GOV.UK Site search alerts and monitoring

Last updated: 12 Jan 2026

As described in GOV.UK Search: How it works there are two search stacks on GOV.UK. This page includes information on the monitoring and alerting for GOV.UK site search only.

Monitoring and alerting tools

Sentry

Sentry is set up to track application errors from Finder Frontend, Search API v2 and Search API v2 beta features including the sync process and API calls from frontend apps.
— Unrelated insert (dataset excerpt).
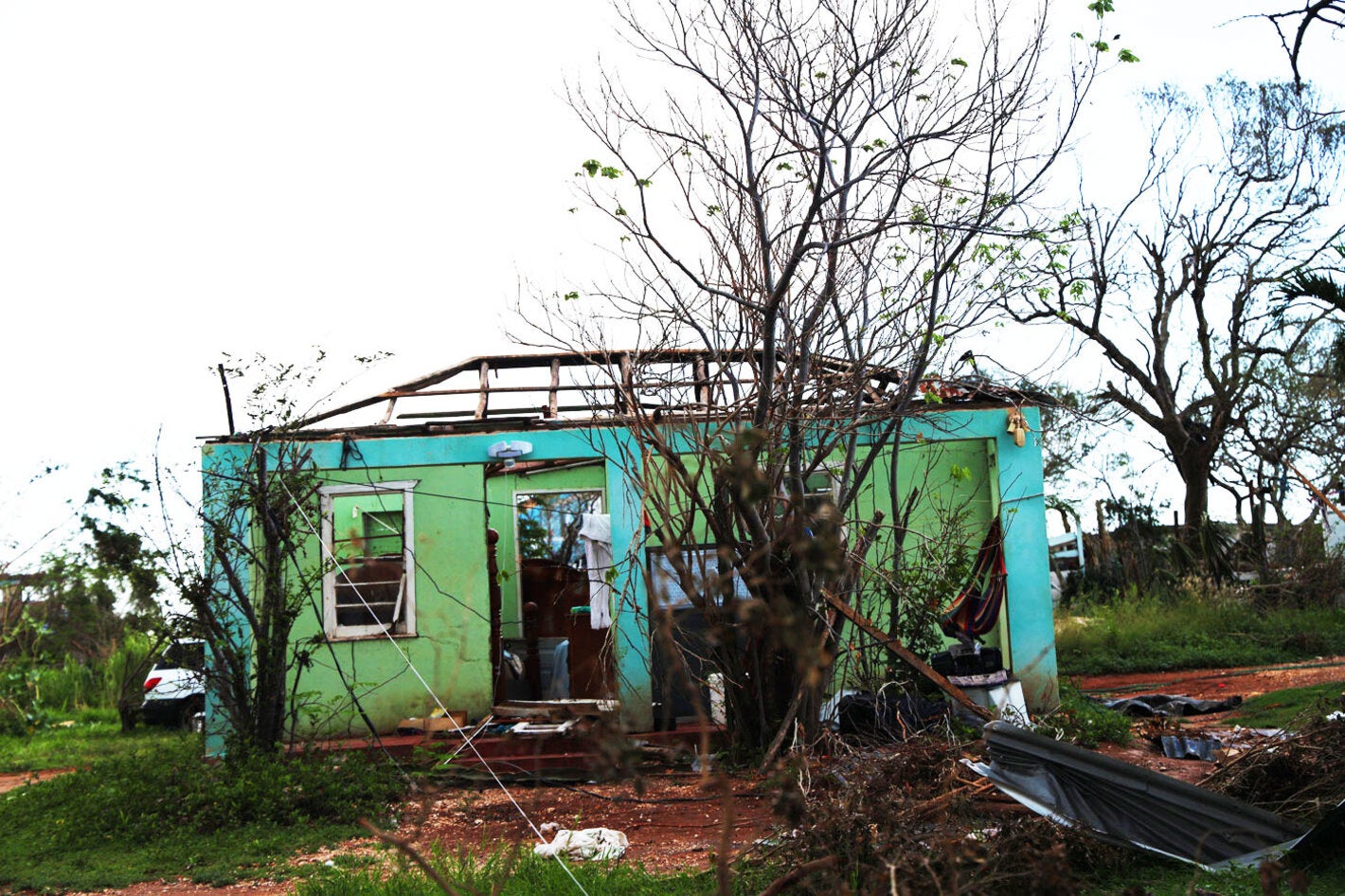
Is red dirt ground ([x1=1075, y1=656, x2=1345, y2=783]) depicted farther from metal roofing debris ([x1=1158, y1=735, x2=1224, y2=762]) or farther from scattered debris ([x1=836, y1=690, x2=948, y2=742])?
scattered debris ([x1=836, y1=690, x2=948, y2=742])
All environments are configured for Slack notifications. Production alerts are routed to #govuk-search-alerts, while alerts for other environments are sent to #govuk-search-alerts-nonprod.

Kibana

Kibana can be used to query application logs as per all other GOV.UK apps.

Grafana

The GOV.UK Search Grafana dashboard visualizes core metrics for site search.

Alertmanager

Alertmanager is used to monitor metrics in Prometheus, and send notifications when metrics cross predefined thresholds.
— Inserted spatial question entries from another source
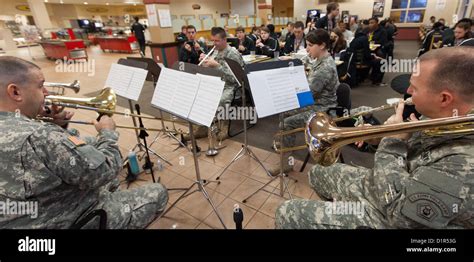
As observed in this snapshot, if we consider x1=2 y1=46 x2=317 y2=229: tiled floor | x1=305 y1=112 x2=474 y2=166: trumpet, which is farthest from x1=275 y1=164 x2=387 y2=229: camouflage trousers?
x1=2 y1=46 x2=317 y2=229: tiled floor

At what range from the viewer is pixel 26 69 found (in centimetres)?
115

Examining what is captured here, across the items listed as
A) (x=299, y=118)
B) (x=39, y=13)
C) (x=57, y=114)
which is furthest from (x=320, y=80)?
(x=39, y=13)

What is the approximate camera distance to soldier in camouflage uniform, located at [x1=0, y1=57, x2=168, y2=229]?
1.01 meters

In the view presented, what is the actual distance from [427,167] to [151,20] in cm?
770

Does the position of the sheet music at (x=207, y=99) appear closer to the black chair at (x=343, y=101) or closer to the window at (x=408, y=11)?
the black chair at (x=343, y=101)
All environments are configured for Slack notifications. Production alerts are routed to #govuk-search-alerts, while alerts for other environments are sent to #govuk-search-alerts-nonprod.

Alert types and how to handle them

Degradation of service alerts

We monitor and alert on both Search API v2 success rates, and Google Vertex response times.

Search API v2 success rates

We have an informal SLO to maintain a search and autocomplete success rate of about 99.99% over any 24 hour period. There are currently four Alertmanager rules configured in govuk-helm-charts to send notifications on Slack, if rates drop below this:

SearchDegradedAcute 5 minute rolling success rate for search requests has dropped below 99% for more than 10 minutes.
SearchDegradedMid 1 hour rolling success rate for search requests has dropped below 99.9% for more than 2 hours.
SearchDegradedLong 24 hour rolling success rate for search requests has dropped below 99.99% for more than 24 hours.
AutocompleteDegradedAcute 5 minute rolling success rate for autocomplete requests has dropped below 90% for more than 10 minutes.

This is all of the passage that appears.